* start Available data *
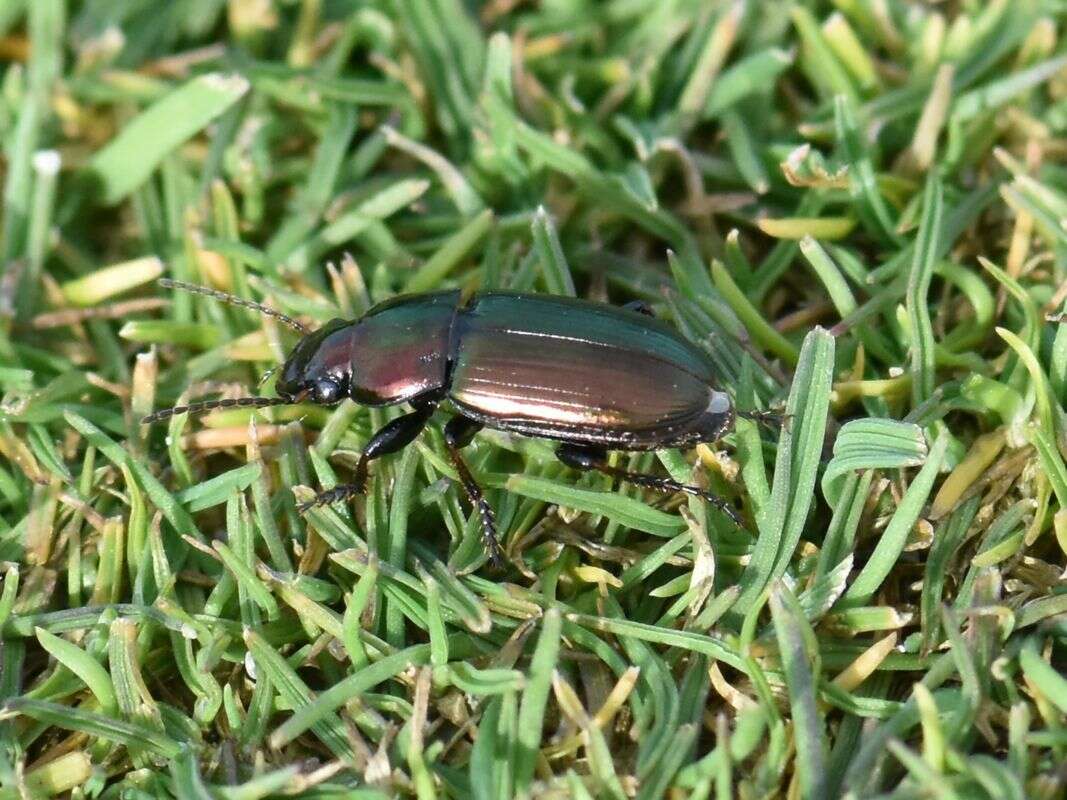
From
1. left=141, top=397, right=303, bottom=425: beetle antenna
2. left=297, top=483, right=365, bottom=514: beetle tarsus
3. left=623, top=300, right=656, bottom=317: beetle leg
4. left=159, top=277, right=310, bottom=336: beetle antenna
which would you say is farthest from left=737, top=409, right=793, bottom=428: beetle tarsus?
left=159, top=277, right=310, bottom=336: beetle antenna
* end Available data *
● Goal: Swap "tarsus" for "claw" everywhere in the data, and write the data out again with nothing else changed. Leave the pictures out.

● Correct result:
From
1. left=141, top=397, right=303, bottom=425: beetle antenna
2. left=297, top=483, right=365, bottom=514: beetle claw
3. left=623, top=300, right=656, bottom=317: beetle leg
4. left=159, top=277, right=310, bottom=336: beetle antenna
which would you say is farthest from left=737, top=409, right=793, bottom=428: beetle claw?
left=159, top=277, right=310, bottom=336: beetle antenna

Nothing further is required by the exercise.